• **Directions**:
Output each of the entries exactly, skipping every picture they contain.

%%

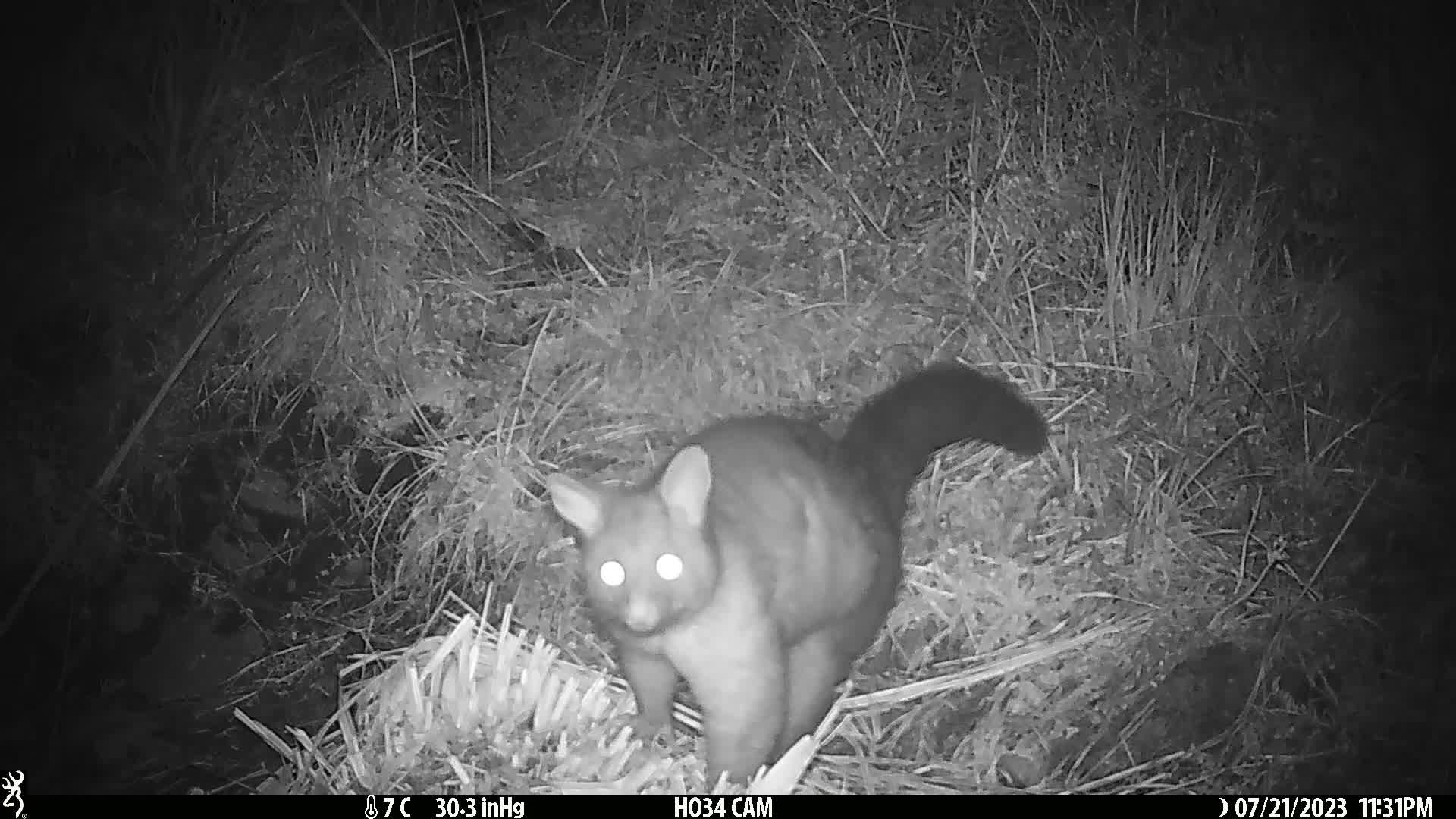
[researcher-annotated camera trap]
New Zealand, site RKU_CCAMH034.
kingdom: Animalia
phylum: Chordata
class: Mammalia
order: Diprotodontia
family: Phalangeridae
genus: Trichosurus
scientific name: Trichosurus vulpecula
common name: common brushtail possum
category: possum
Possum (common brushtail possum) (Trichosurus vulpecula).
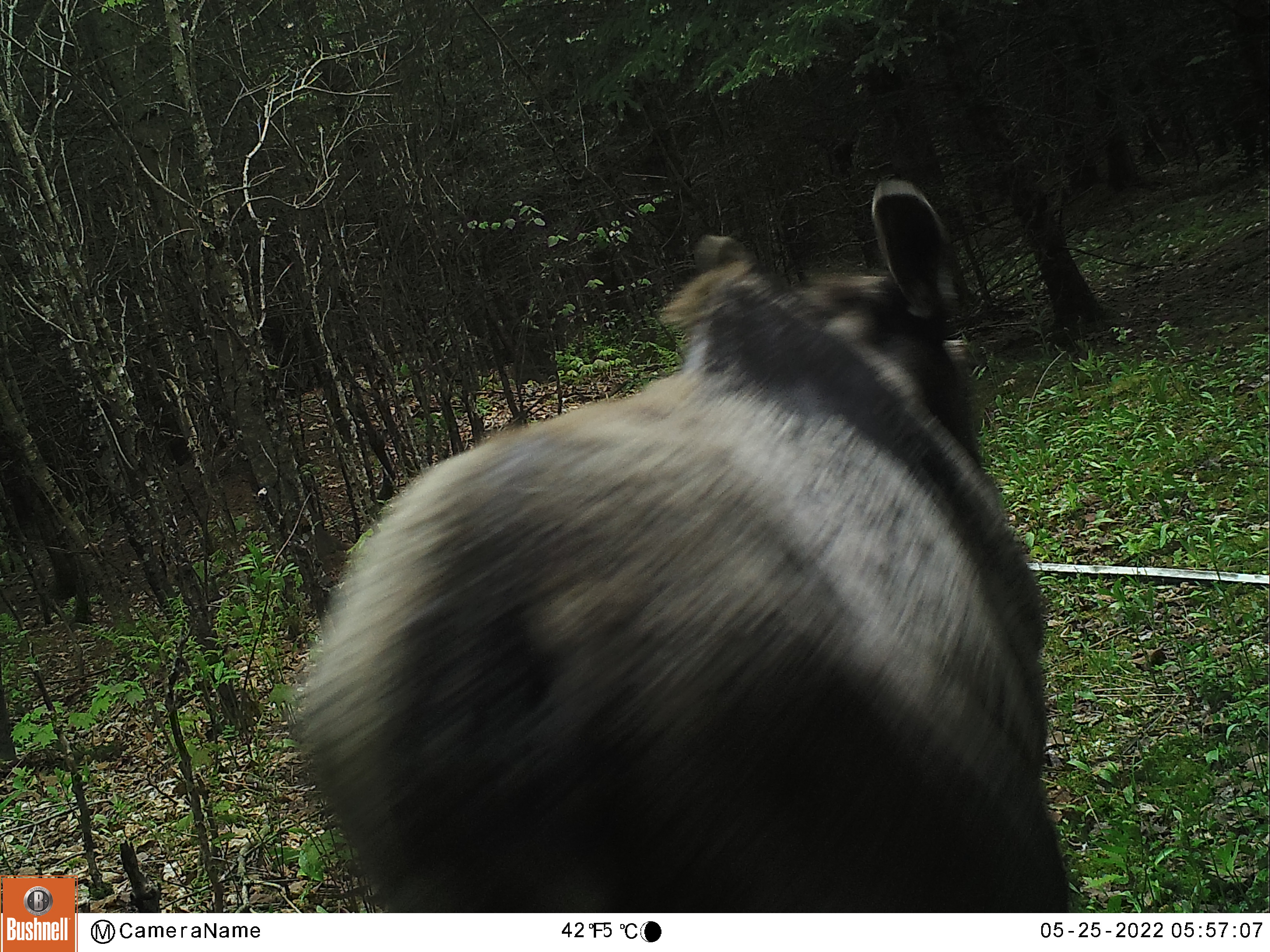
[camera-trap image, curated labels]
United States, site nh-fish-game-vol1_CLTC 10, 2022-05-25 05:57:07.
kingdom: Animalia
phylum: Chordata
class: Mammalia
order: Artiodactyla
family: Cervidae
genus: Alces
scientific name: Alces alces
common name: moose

%%

• **Result of this task**:
[researcher-annotated camera trap]
New Zealand, site RKU_CCAMH034.
kingdom: Animalia
phylum: Chordata
class: Mammalia
order: Diprotodontia
family: Phalangeridae
genus: Trichosurus
scientific name: Trichosurus vulpecula
common name: common brushtail possum
category: possum
Possum (common brushtail possum) (Trichosurus vulpecula).
[camera-trap image, curated labels]
United States, site nh-fish-game-vol1_CLTC 10, 2022-05-25 05:57:07.
kingdom: Animalia
phylum: Chordata
class: Mammalia
order: Artiodactyla
family: Cervidae
genus: Alces
scientific name: Alces alces
common name: moose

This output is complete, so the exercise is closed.